Bytecode tools are combination of multiple necessary modules to play with Python bytecode. Most of the bytecode related modules are version specific and they won't support other python versions.
Bytecode won't be same across versions, new opcodes will be added or opcodes will be removed or modified, so python standard library modules won't work with other version generated bytecodes.
Let's say marshal
module, it's purpose is to serialize
or deserialize
code objects, they are version specific. Like wise dis
module, there is a heavy difference in disassembling bytecode
to wordcode
AND opcode differences make this version incompatible.
Our goal is to make bytecode_tools
work with any Cpython
version, Aim is to build below tools.
Tool | Purpose | Status |
---|---|---|
unmarshal | deserialize the code obejcts. | Completed |
pydis | Disassembler for any Cpython version. | completed |
pycdecode | Decoder for bytecode chache files (pyc files) |
Completed |
hackdis | Hack the disassembled bytecode | WIP |
decompiler | A decompiler for Cpython x.x | Planned |
-
Clone this repo and
python setup.py install
or usepip install .

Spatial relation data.
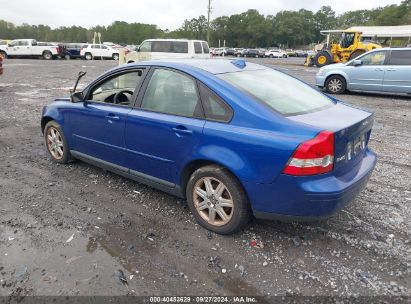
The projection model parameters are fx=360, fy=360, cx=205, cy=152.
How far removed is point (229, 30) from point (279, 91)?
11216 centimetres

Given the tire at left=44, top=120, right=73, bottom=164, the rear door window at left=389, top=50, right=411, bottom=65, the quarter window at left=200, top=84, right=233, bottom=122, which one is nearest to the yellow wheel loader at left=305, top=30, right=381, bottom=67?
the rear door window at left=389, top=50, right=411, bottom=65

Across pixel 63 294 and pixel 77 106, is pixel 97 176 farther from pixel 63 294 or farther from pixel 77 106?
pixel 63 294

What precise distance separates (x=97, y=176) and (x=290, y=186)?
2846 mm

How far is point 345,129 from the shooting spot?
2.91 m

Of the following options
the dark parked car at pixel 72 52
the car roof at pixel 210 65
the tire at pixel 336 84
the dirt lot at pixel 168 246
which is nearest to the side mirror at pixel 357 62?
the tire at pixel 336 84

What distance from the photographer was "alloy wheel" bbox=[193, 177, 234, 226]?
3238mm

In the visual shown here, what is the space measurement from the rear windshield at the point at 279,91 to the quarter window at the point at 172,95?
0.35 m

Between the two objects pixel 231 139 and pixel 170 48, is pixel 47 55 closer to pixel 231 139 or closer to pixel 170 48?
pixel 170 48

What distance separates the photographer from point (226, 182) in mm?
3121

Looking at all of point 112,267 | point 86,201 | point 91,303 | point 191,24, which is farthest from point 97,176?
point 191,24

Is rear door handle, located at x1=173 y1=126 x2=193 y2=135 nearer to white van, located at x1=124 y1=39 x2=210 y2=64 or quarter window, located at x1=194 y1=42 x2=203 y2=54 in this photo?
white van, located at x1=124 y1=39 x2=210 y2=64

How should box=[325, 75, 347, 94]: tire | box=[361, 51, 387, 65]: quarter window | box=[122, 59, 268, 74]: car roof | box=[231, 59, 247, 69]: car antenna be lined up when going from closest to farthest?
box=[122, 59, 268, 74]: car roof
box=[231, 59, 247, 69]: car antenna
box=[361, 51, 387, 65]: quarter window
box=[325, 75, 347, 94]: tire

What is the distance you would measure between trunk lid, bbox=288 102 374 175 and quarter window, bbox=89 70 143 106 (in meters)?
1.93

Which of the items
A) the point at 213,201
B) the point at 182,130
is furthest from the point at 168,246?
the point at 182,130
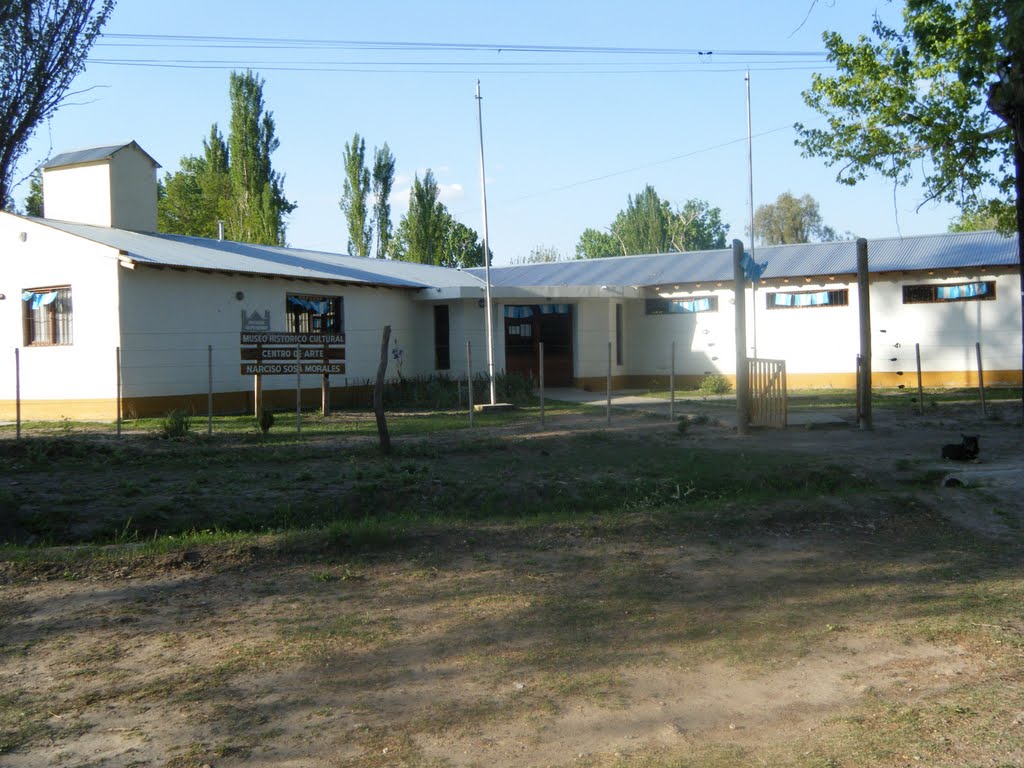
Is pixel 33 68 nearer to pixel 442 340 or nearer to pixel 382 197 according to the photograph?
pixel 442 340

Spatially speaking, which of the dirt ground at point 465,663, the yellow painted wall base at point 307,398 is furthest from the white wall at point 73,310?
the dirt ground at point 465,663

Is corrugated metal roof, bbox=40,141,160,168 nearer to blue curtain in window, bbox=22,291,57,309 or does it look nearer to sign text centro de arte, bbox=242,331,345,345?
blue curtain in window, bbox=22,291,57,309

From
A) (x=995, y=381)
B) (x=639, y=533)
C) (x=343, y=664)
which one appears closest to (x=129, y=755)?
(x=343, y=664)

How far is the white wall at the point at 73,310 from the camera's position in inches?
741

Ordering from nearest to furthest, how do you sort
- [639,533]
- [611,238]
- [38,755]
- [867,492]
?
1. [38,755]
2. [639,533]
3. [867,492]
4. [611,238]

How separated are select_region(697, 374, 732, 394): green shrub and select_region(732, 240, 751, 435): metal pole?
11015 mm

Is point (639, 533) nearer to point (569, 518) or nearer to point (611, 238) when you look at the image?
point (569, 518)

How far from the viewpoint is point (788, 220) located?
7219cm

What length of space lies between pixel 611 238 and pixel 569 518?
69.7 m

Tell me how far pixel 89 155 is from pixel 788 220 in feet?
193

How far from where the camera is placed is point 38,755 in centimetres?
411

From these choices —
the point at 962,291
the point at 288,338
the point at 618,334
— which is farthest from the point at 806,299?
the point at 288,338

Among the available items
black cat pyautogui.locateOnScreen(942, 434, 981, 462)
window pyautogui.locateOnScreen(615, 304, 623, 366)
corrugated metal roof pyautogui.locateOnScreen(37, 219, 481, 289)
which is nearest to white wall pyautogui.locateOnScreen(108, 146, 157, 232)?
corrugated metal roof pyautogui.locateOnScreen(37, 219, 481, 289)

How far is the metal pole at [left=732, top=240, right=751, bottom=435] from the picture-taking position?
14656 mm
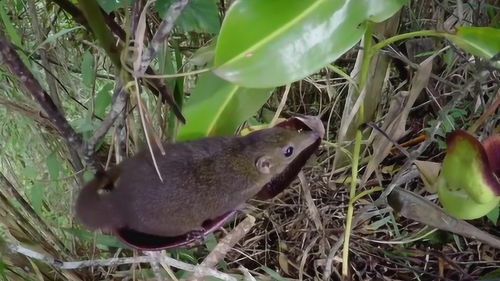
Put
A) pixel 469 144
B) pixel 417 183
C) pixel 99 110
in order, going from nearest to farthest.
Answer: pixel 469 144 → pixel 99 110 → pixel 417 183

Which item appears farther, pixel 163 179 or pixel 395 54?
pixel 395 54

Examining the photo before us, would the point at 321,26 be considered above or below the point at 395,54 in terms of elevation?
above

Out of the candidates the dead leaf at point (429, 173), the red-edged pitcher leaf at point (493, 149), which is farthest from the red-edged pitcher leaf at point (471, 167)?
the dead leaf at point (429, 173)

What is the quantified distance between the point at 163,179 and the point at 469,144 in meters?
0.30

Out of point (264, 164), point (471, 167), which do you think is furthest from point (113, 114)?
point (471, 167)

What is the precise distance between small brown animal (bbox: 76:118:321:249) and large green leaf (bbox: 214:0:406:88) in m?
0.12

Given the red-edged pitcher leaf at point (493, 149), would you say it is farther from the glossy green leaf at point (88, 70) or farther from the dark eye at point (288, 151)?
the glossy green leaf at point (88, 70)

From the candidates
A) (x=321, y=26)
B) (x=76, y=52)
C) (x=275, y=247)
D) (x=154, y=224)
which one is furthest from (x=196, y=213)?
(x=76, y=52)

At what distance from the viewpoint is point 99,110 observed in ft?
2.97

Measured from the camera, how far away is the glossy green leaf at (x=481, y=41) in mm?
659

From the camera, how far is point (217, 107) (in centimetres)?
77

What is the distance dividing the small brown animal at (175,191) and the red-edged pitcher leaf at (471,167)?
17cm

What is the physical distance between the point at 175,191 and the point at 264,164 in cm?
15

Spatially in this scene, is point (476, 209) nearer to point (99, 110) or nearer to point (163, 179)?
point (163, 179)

==

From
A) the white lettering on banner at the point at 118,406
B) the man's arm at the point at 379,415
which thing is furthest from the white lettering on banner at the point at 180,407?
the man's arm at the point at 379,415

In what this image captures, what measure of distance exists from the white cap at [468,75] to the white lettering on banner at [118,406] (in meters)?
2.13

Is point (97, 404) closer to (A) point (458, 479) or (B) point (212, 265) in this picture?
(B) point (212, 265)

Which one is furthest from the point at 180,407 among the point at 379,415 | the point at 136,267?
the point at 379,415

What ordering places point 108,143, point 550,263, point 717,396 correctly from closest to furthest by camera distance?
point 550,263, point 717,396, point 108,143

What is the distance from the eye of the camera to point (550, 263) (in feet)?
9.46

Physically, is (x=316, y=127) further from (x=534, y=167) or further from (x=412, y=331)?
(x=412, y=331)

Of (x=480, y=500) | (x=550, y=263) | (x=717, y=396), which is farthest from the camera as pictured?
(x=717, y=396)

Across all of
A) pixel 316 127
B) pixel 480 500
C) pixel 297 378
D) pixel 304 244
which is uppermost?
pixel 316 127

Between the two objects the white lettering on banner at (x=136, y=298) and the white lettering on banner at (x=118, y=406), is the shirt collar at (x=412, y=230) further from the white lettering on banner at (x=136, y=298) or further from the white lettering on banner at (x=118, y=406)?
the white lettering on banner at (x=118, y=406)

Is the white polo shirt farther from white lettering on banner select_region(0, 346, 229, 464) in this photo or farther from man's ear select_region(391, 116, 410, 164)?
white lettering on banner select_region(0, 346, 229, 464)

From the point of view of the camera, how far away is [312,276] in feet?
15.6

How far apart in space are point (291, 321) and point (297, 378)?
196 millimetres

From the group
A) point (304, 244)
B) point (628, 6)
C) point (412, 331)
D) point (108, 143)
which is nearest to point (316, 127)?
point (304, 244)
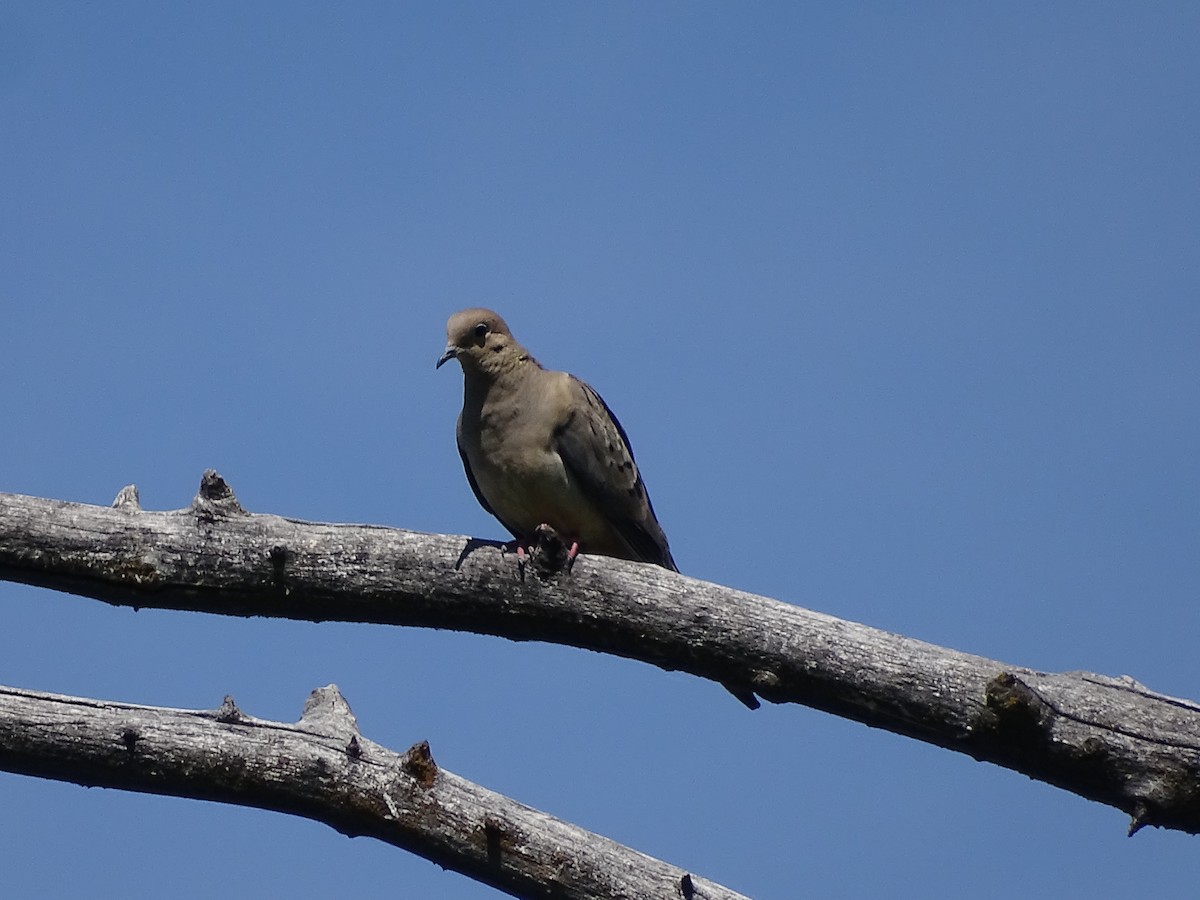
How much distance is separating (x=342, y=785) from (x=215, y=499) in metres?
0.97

Exercise details.
From the Python bytecode tools description, reproduce the passage that starts at "Bytecode won't be" and ends after "this version incompatible.".

Solution to the problem.
Bytecode won't be same across versions, new opcodes will be added or opcodes will be removed or modified, so python standard library modules won't work with other version generated bytecodes.
Let's say marshal
module, it's purpose is to serialize
or deserialize
code objects, they are version specific. Like wise dis
module, there is a heavy difference in disassembling bytecode
to wordcode
AND opcode differences make this version incompatible.